WHAT THIS TASK INVOLVES — The expected output is every line of the data exactly as shown, minus the images.

Captioned web image data
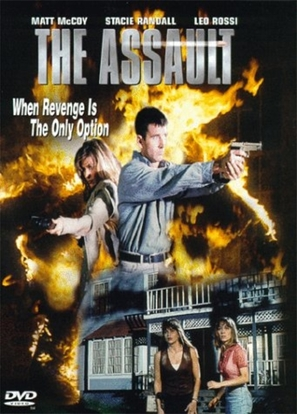 The Assault - Movie Cover (thumbnail)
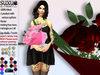 [SuXue Mesh] FATPACK Agnella Bouquet of Roses HUD 26 Textures included Holding Pose AO Resizable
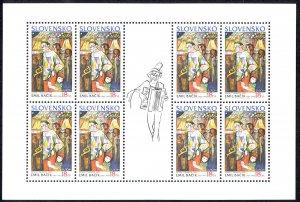 Slovakia Sc# 403 MNH Pane/8 2002 Europa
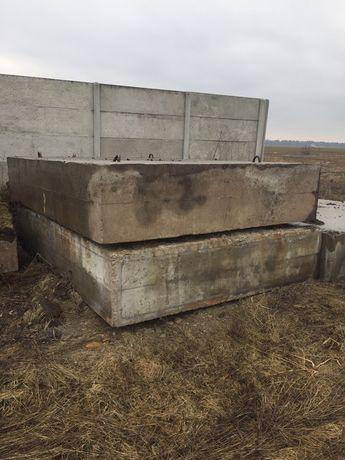 Бетонная плита, бетонная платформа для билбордов Гора - изображение 8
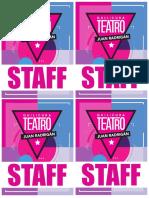 Credencial Teatro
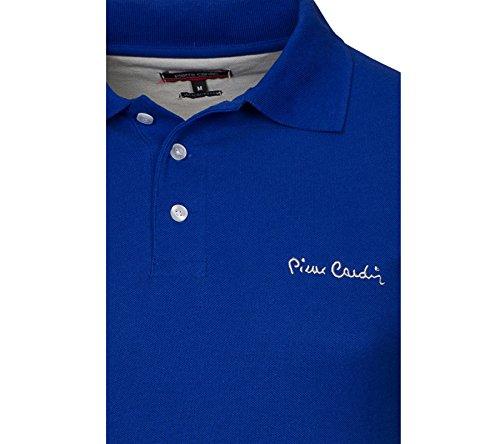 PIERRE CARDIN Poloshirt T-Shirt Herren Polohemd Hemd in verschiedenen Farben Blau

RESPONSE BOX —
 The Assault - Movie Cover (thumbnail)
 [SuXue Mesh] FATPACK Agnella Bouquet of Roses HUD 26 Textures included Holding Pose AO Resizable
 Slovakia Sc# 403 MNH Pane/8 2002 Europa
 Бетонная плита, бетонная платформа для билбордов Гора - изображение 8
 Credencial Teatro
 PIERRE CARDIN Poloshirt T-Shirt Herren Polohemd Hemd in verschiedenen Farben Blau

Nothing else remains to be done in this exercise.